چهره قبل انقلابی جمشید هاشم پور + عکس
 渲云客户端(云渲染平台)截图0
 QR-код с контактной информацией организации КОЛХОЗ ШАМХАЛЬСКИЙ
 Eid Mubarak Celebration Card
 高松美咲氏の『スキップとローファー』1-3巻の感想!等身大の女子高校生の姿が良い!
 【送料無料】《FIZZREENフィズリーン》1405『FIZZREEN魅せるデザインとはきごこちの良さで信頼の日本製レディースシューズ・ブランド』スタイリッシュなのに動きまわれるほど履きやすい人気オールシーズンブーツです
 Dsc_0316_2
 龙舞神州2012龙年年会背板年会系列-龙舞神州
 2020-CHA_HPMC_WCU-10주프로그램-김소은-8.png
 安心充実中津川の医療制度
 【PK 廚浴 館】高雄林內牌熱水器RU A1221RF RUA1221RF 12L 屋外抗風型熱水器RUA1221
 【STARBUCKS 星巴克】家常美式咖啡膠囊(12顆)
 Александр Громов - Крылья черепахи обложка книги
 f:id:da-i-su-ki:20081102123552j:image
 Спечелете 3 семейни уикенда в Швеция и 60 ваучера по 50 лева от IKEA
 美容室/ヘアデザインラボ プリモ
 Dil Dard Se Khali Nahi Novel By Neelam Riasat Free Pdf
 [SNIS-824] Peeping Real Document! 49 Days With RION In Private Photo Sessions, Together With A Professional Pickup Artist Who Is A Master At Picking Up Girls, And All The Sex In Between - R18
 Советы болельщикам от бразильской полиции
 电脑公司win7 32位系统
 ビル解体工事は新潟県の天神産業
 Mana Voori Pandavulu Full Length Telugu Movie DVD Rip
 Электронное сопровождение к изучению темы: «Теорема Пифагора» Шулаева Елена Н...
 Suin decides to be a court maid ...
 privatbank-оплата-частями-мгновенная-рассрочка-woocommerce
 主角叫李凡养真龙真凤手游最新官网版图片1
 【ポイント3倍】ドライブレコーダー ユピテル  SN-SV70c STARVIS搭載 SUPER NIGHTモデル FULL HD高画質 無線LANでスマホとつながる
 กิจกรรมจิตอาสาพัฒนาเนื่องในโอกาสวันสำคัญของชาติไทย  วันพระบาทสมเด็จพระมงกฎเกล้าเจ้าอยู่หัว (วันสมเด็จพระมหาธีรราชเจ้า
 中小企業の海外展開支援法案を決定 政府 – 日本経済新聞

* ASSIGNED TASK: What you return must be an exact retyping of the lines above starting at the line with "RUA1221RF 12L 屋外抗風型熱水器RUA1221" and ending at the line with "主角叫李凡养真龙真凤手游最新官网版图片1", and nothing besides.

* OUTPUT BELOW:
 【PK 廚浴 館】高雄林內牌熱水器RU A1221RF RUA1221RF 12L 屋外抗風型熱水器RUA1221
 【STARBUCKS 星巴克】家常美式咖啡膠囊(12顆)
 Александр Громов - Крылья черепахи обложка книги
 f:id:da-i-su-ki:20081102123552j:image
 Спечелете 3 семейни уикенда в Швеция и 60 ваучера по 50 лева от IKEA
 美容室/ヘアデザインラボ プリモ
 Dil Dard Se Khali Nahi Novel By Neelam Riasat Free Pdf
 [SNIS-824] Peeping Real Document! 49 Days With RION In Private Photo Sessions, Together With A Professional Pickup Artist Who Is A Master At Picking Up Girls, And All The Sex In Between - R18
 Советы болельщикам от бразильской полиции
 电脑公司win7 32位系统
 ビル解体工事は新潟県の天神産業
 Mana Voori Pandavulu Full Length Telugu Movie DVD Rip
 Электронное сопровождение к изучению темы: «Теорема Пифагора» Шулаева Елена Н...
 Suin decides to be a court maid ...
 privatbank-оплата-частями-мгновенная-рассрочка-woocommerce
 主角叫李凡养真龙真凤手游最新官网版图片1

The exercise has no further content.